╭─ Document extract
We compared the individual paragraphs in each agreement to its precedent agreement to determine the source for each paragraph in the agreement. Our challenge was defining what constitutes boilerplate because of the high degree of edits throughout the agreements. Some types of clauses are readily classified as “boilerplate” based on their subject matter (e.g., Governing Law, Entire Agreement, Waiver of Jury Trial). Many other clauses, however, do not fall neatly into the boilerplate or non-boilerplate category, raising the question of how to define boilerplate text. This question is a threshold issue for empirical analysis of boilerplate in any context, as text is reused in many ways, even in fully negotiated paragraphs (e.g., jargon phraseology). But only certain types of reused text reach a sufficiently high degree of standardization to qualify as boilerplate.
To answer this question, we turn to the data itself. The following figure presents the distribution of the percentage similarity of paragraphs to their nearest ancestor paragraph in the precedent agreement, denoted by the solid line.For comparison purposes, the dotted line shows the percentage similarity between paragraphs and the nearest paragraph from a merger agreement chosen at random (i.e. not the precedent document).
Figure II: Distribution of Similarities Between Paragraphs
The Figure makes it clear that there is a bimodal distribution of similarity to precedent paragraphs, with a fairly strong bifurcation between boilerplate provisions and fully negotiated provisions. The right hump in the solid line is the relatively common boilerplate provisions that are 70–100 percent similar to their precedents. The left hump in the solid line is the negotiated provisions that are not much more similar than clauses from random agreements. Interestingly, in the middle there is a range between 40–70 percent similar where the moderately negotiated provisions in the precedent agreements are only slightly more similar to each other than the agreements chosen at random.
╰─
What is required -
Answer these questions from the text on boilerplate in agreements above.
1. Which three types of clauses does the text give as readily classified as boilerplate?
2. What does the dotted line in the figure show?
3. What range of similarity to their precedents do the boilerplate provisions in the right hump of the solid line have?
╭─ Data for review
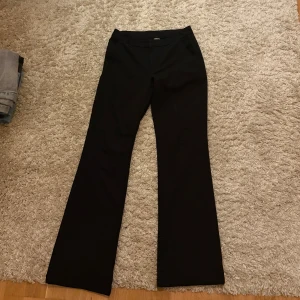 Kostymbyxor - Snygga svarta bootcut kostymbyxor från Lindex, använda fåtal gånger så de är i bra skick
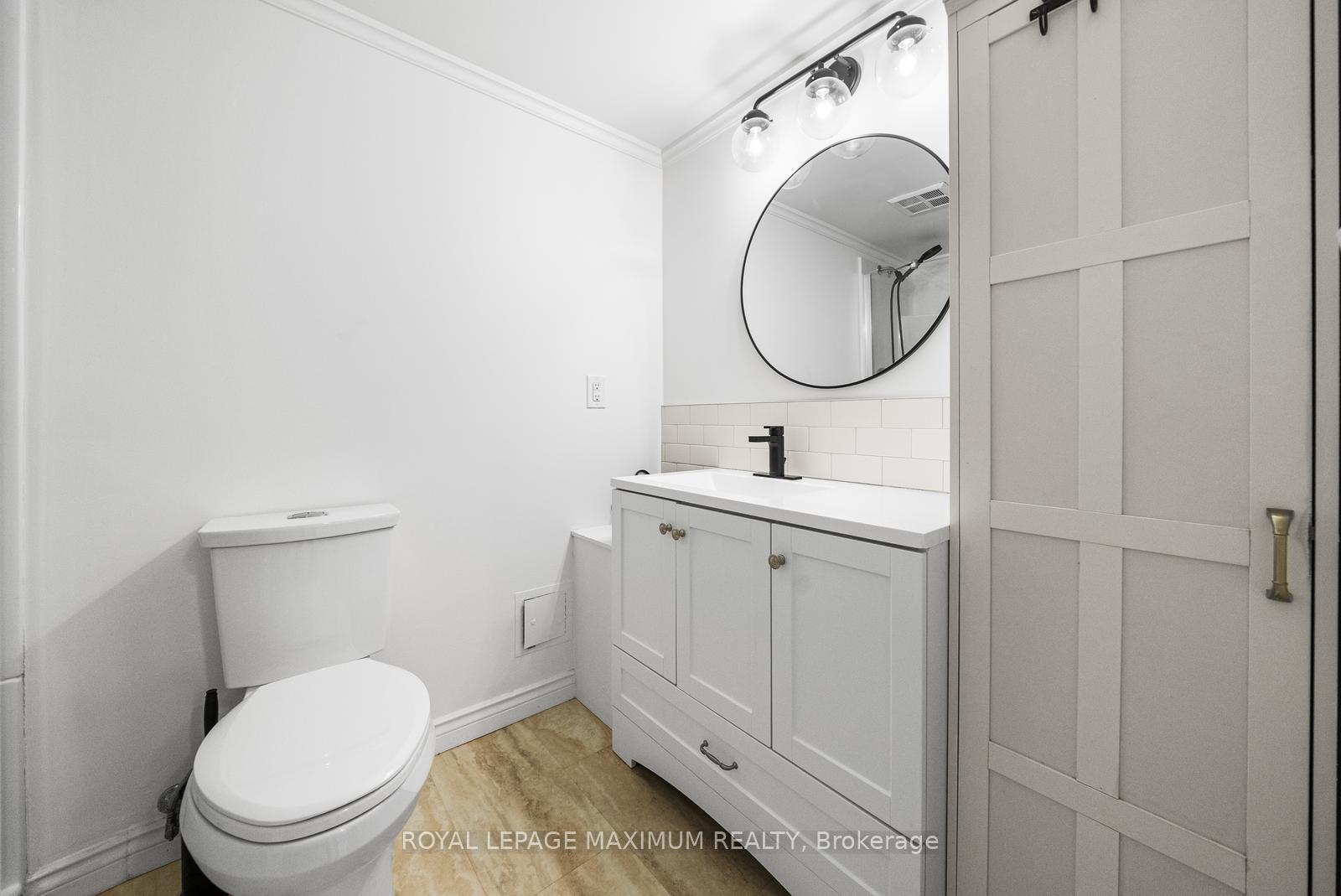 Photo 11 of Unit 601, 150 Dunlop Street E, Barrie, City Centre — HOMEH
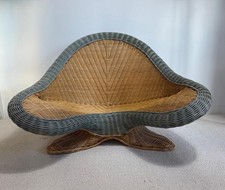 Vintage 1970s Wicker Yoga/Meditation Chair–Sculptural Curved Design–Mint Conditi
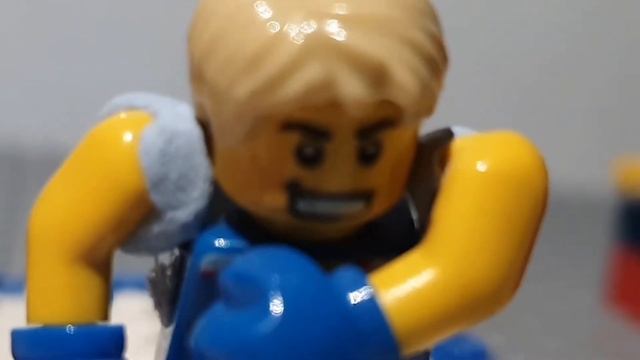 Lego Kickboxing vs Boxing смотреть онлайн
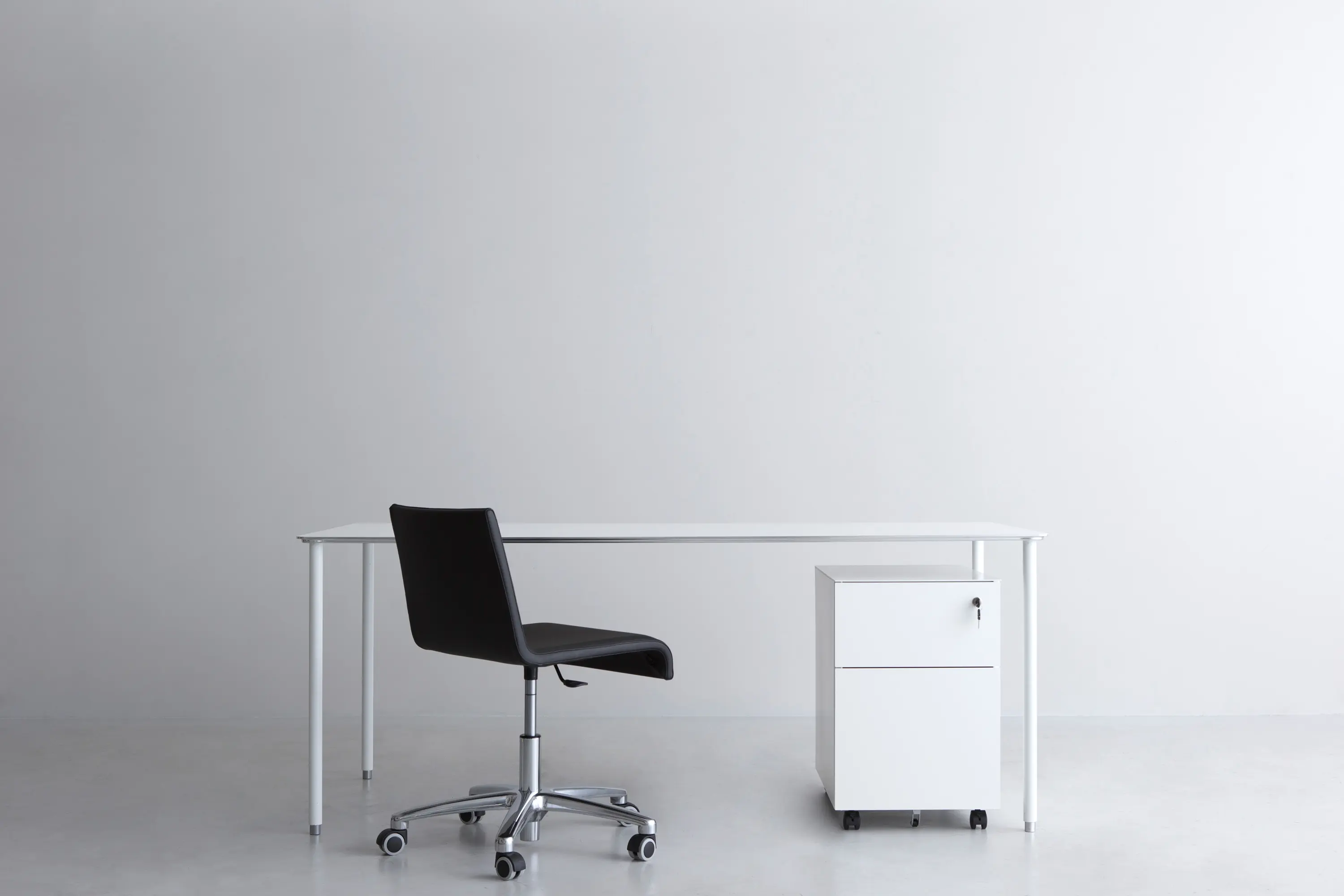 By interiors inc. - TEE | table round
╰─
Solution for this task -
1. Governing Law, Entire Agreement, and Waiver of Jury Trial.
2. The percentage similarity between paragraphs and the nearest paragraph from a merger agreement chosen at random.
3. 70–100 percent.